The reason is that the duplicate check is performed not before and not after the insert, but during the insert, and only for the rows being inserted. The check is performed on the AMP level, not on the system level. Why? Remember that rows in regular Teradata tables are stored in PI rowhash sequence (PPI and NoPI are a bit different). When new rows are added, they are not added at the end of the table, but at the proper blocks to ensure the rowhash sequence. Therefore, it is convenient to do the duplicate check during the insert: for a given row, the AMP locates the data block where the row should be inserted, and if there is a duplicate row that already exists, then that row is located in that data block (duplicate row - same PI value - same rowhash value). So, it is convenient to check the duplicates right during the insert operation.
I agree with Vlad, the number of steps will be same with set and multiset tables, but the duplicate row check will be made at block level, byte by byte.
Thank you for agreeing with me. However, I believe that there is no need to dedicate an additional post to say only that. :)
Thanks all for the responses.
Yes the statment has a spello, it should read as " I did an explain plan on insert statmenets for a table defined as set and then altered it as multiset."
The volume of data differes, I have around 60 tables to consider.
So all in all , I am going to look at the data volume I am expecting on each table. If table volume is not expected to be less even after long period, I am planning to keep them as set.
For larger tables (in count), I will have to check the trade off between keeping table as set and doing a group by on all fields after changing table to multiset. This is where I am stuck, because adddition of group by shows in plan with additional time and I am not able to check if that extra time is bad or good than the AMP level duplicate check for set table.
it is possible to measure. Create two similar tables - one set and one multiset, with the same data. Insert same new data into both tables. Ant then measure CPU consumption in the DBQL journal, in the AMPCpuTime field. Even though the Explains are the same, the CPU consumption would probably be different due to duplicate checks.
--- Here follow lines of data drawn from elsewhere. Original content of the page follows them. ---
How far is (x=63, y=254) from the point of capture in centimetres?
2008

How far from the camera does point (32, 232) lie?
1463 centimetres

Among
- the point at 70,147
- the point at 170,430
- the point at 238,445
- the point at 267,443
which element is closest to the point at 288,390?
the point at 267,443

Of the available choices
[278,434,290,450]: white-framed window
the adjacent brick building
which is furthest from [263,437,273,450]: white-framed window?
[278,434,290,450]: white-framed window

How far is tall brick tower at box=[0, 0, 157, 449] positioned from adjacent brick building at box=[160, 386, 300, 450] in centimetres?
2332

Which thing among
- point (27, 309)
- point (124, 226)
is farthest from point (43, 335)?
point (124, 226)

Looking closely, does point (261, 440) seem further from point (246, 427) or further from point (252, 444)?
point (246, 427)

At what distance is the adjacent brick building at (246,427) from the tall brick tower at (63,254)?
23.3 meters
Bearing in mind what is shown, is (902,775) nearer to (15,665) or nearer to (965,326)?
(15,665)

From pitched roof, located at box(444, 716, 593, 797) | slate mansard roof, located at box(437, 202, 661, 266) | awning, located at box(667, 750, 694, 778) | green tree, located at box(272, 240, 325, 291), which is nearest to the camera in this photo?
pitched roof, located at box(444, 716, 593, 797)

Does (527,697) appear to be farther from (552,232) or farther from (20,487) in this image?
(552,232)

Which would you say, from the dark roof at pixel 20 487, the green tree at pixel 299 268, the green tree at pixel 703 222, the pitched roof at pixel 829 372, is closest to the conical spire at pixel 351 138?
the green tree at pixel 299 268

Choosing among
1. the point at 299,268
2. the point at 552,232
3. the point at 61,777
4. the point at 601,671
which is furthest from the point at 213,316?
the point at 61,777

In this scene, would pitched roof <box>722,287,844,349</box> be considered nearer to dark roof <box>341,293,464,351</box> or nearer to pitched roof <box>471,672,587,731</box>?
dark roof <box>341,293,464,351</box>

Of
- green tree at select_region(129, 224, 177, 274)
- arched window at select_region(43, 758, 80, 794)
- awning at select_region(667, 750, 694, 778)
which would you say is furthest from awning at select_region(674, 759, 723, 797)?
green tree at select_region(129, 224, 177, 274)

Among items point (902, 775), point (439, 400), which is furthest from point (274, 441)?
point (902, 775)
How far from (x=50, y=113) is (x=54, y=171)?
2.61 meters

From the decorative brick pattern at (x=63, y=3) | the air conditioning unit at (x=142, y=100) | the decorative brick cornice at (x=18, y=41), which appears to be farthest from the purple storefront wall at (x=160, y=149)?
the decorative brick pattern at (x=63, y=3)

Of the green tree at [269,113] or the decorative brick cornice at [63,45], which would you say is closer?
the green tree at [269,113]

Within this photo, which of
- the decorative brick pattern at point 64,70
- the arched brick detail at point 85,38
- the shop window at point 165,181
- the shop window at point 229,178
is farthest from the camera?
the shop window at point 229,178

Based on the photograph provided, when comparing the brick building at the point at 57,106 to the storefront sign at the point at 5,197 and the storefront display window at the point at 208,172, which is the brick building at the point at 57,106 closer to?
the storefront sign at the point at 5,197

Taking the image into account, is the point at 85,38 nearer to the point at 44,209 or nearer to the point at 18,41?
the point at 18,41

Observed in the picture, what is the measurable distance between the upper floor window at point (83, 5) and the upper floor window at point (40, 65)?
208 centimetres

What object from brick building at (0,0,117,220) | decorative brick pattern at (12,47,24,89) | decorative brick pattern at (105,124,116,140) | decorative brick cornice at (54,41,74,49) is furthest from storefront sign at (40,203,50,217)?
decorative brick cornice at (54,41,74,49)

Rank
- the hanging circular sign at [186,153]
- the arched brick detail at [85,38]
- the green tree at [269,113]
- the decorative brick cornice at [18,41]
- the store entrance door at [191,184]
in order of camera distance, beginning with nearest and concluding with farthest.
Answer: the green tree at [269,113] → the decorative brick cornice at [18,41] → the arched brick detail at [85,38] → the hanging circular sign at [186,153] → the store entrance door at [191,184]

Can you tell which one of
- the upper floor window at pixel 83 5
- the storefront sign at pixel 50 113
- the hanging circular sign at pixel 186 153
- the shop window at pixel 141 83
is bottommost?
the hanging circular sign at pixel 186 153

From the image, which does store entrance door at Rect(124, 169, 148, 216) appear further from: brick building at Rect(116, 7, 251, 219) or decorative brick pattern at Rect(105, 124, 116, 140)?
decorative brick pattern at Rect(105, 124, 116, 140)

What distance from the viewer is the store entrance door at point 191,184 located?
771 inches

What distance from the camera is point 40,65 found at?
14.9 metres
Because of the AMP level mechanics mensioned above, the duplicate check does not directly depend on how big the table is. Rather than that, it depends on the demographics of the Primary Index. If it is almost unique, then the duplicate checks are reasonable. Because you have to compare the rows only with the same PI value. However, if there are PI values with high numbers of rows per value, then the insertion of a new row enforces the check with many rows with the same PI. That's CPU intensive.
Should you have DBQL results that would prove otherwise, please do not hesitate to share.